# I am just beaming with pride after today.... just had to share..... :)



## Ozkar (Jul 4, 2011)

;D ;D ;D ;D ;D Last night I had a long discussion with my trainer about the progress of Astro and Zsa Zsa with hunting training. I was happy enough with Astro, who just seems to get it for the most part. But little Zsa Zsa, I am finding more of a challenge. Mostly due to her having lived in the bush on her own and learning to hunt for herself rather than me as a result. She just bolts into the bush at a million miles an hour chasing down any scent and making lots of noise thus scaring off any of the timid Sambar Deer that are around. 

Today, I decided to have a couple of short walks. I didn't camo up, just wore my civvies as I wasn't really out to shoot anything, more just a renewed attack on the training.

On the first walk this morning, Astro started off giving me trouble, breaking heel, running off ahead and being ever so slow to respond to my hand signals. I was really upset as I thought I had him nutted out. Zsa Zsa was the same. So, I stopped and returned to the van and did some work to it for a few hours.

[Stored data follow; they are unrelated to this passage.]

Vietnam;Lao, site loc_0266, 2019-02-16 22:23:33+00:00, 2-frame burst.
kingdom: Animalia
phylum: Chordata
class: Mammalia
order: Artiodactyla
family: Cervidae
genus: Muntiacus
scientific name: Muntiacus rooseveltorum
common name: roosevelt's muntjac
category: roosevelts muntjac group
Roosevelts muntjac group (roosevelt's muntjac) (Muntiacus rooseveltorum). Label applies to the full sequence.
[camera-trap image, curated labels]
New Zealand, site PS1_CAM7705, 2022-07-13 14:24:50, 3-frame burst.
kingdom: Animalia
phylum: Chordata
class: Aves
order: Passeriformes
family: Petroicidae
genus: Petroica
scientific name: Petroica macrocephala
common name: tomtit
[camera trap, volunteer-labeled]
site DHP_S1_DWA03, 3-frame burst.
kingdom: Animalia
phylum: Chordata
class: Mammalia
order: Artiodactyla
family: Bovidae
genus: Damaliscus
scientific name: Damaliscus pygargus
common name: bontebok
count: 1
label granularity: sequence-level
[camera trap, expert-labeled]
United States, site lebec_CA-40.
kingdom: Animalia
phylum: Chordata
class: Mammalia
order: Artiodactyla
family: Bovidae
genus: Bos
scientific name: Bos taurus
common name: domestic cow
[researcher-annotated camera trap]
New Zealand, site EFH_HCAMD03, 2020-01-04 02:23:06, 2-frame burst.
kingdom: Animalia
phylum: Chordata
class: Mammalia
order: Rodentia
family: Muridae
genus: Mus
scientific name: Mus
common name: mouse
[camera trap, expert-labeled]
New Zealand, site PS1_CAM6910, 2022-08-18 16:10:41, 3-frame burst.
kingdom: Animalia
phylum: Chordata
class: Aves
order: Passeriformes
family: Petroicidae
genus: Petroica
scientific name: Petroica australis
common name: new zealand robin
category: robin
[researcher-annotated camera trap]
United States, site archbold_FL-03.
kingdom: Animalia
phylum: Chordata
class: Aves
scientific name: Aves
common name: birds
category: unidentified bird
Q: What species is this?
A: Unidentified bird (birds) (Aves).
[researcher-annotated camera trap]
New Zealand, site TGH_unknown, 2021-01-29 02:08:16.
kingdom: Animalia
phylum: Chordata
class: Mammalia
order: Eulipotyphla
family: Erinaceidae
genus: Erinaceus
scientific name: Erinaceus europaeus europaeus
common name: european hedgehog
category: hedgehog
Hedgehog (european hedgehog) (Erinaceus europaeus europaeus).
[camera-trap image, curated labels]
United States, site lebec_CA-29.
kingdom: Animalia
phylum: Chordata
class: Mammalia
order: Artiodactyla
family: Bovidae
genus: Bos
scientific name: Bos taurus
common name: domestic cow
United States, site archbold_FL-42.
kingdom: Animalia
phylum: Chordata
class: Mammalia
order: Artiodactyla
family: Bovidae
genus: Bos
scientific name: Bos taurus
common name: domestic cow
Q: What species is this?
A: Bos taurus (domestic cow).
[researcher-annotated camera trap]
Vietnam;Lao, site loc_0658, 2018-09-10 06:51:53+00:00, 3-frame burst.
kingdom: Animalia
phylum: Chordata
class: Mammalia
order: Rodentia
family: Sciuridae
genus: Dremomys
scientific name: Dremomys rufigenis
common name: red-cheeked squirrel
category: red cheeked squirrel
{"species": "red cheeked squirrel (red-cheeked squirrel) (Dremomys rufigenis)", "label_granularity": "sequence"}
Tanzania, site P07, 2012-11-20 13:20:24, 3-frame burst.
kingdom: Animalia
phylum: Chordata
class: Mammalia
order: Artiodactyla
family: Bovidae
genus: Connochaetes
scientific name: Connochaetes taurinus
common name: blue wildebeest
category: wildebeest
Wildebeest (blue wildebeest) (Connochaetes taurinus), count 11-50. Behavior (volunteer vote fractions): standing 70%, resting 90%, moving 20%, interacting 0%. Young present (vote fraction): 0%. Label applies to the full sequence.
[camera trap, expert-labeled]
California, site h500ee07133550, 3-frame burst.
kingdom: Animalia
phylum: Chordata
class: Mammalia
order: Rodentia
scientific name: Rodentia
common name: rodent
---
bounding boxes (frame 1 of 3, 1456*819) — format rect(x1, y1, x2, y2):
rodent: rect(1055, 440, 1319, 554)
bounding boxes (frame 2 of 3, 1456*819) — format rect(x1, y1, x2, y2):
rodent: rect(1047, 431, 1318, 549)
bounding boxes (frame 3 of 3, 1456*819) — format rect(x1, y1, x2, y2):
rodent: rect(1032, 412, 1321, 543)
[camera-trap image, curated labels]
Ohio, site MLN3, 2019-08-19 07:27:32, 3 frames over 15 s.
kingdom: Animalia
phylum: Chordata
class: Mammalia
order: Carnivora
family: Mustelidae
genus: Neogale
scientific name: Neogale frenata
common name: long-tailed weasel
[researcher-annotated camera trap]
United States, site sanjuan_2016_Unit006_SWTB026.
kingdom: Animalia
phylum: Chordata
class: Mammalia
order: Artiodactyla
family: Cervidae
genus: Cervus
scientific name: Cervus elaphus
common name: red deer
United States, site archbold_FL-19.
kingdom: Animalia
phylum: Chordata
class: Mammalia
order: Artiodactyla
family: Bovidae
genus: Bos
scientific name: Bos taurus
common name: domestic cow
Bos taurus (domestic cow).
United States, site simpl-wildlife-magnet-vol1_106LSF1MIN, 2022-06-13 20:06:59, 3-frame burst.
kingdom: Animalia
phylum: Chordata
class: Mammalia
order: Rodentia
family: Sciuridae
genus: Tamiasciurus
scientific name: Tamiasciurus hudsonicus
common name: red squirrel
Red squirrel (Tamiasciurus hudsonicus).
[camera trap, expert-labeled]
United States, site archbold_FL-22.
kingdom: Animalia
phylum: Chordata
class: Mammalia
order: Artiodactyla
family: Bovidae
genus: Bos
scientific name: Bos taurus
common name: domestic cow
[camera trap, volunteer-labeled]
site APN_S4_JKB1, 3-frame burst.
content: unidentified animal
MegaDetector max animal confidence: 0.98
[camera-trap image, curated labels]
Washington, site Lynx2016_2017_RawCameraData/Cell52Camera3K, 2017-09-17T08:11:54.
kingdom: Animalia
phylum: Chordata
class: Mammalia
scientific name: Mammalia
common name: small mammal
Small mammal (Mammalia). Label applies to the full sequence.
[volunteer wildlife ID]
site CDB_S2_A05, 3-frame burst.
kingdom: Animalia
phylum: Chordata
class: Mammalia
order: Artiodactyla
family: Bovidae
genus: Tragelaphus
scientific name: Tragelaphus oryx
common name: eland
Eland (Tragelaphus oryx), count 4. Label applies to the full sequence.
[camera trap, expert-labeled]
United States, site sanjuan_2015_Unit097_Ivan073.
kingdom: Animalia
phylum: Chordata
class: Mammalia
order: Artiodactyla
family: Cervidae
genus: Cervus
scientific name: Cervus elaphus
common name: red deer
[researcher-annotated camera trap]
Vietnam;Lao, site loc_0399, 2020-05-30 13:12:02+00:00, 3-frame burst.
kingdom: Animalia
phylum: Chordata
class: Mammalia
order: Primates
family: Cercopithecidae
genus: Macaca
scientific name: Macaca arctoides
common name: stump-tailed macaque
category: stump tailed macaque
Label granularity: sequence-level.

Then we went out again, same thing, no camo, just civvies, not expecting to shoot anything, just a training exercise.

We walked up to the top of the hill where I knew the Rabbits would be out grazing. This time though, I made them heel all the way up the hill. We slowly crested the hill and I stood still behind a Tea tree clump watching to see if there were any grey ears sticking up anywhere. After a few minutes, I spotted a big bunny, just the other side of a bunch of fallen branches, grazing in the sun. We stalked in a little closer and I positioned myself behind another clump of Tea tree and took aim, all the while talking to the dogs and asking them to wait. 

They watched intently as I drew the bow. The shot was difficult, with the arrow needing to thread the needle through some branches and then drop over the last lot of fallen branches to hit the target. The dogs stayed and waited...... they watched me let the arrow go, watched it bowl over the bunny and then they went after it. 

I hate to admit it, but the shot wasn't easy and I only glanced the bunnies back, with the arrow bouncing off a rock just behind it. the bunny took flight and ran under the fallen branches and into a burrow. We tried to dig it out, but the burrow was very deep, so we gave up after half an hour and moved on. 

but, I was very pleased with them both. They held point while I nocked the arrow, drew the bow and released the arrow. They watched the arrow fly, saw the bunny run and went after it.

So it made me very, very proud of them.

Then, this afternoon we went out again, this time after Deer. While we didn't get anything, they both once again stuck to the game plan and worked exactly how they should. Both had their noses going, both set to a point when they smelled something and then both stalked in with me. There were times where we sat silently for 20+ minutes, waiting to see if what they got the scent of came up the gully with the wind and each time they just stood next to me while I squatted down and they kept the ole factory going to make sure they still had the scent. 

I am a very happy man tonight and gave them an after dinner treat of a fresh rasher of bacon!  They are both on the bed snoozing as I type. 

All we need to do now, is for me to start delivering the arrows accurately so that they actually have something to bring back


----------



## texasred (Jan 29, 2012)

Sounds like a fun day that ended well.
When my dogs are training I have the luxury of planting game and setting up the scenario I want to train for before we move to wild. Even that doesn't always go as planed. With you only being able to work with wild, your dogs are doing great.


----------



## Ozkar (Jul 4, 2011)

TR, yes, it would be an easier job if we were able to have some farmed Rabbits/Foxes/Goats/Deer to let them practice on. As such, it certainly makes it a slower process. I think they are coming along nicely though. Astro tried my patience a little on this mornings walk and Zsa Zsa was the perfect dog. So I think they all have their days as well.

We have been focussing on rabbits the last two walks, as I figured as they are plentiful, we might nail a few of them faster and thus speed up the learning curve. However, the property owner has given the rabbits a pasting with the rifle over the last 6 months and the little buggers are very, very wary. You can't get within 100 metres of them before they bolt. Not only do they have a great sense of smell, but their hearing and eyesight is brilliant. 

We did get a shot away today, but it was windy and taken from 60 metres uphill and the arrow landed just in front of it's nose.  Even so, it was good as a training exercise, with both dogs holding point until I gave the signal to go chase it.


----------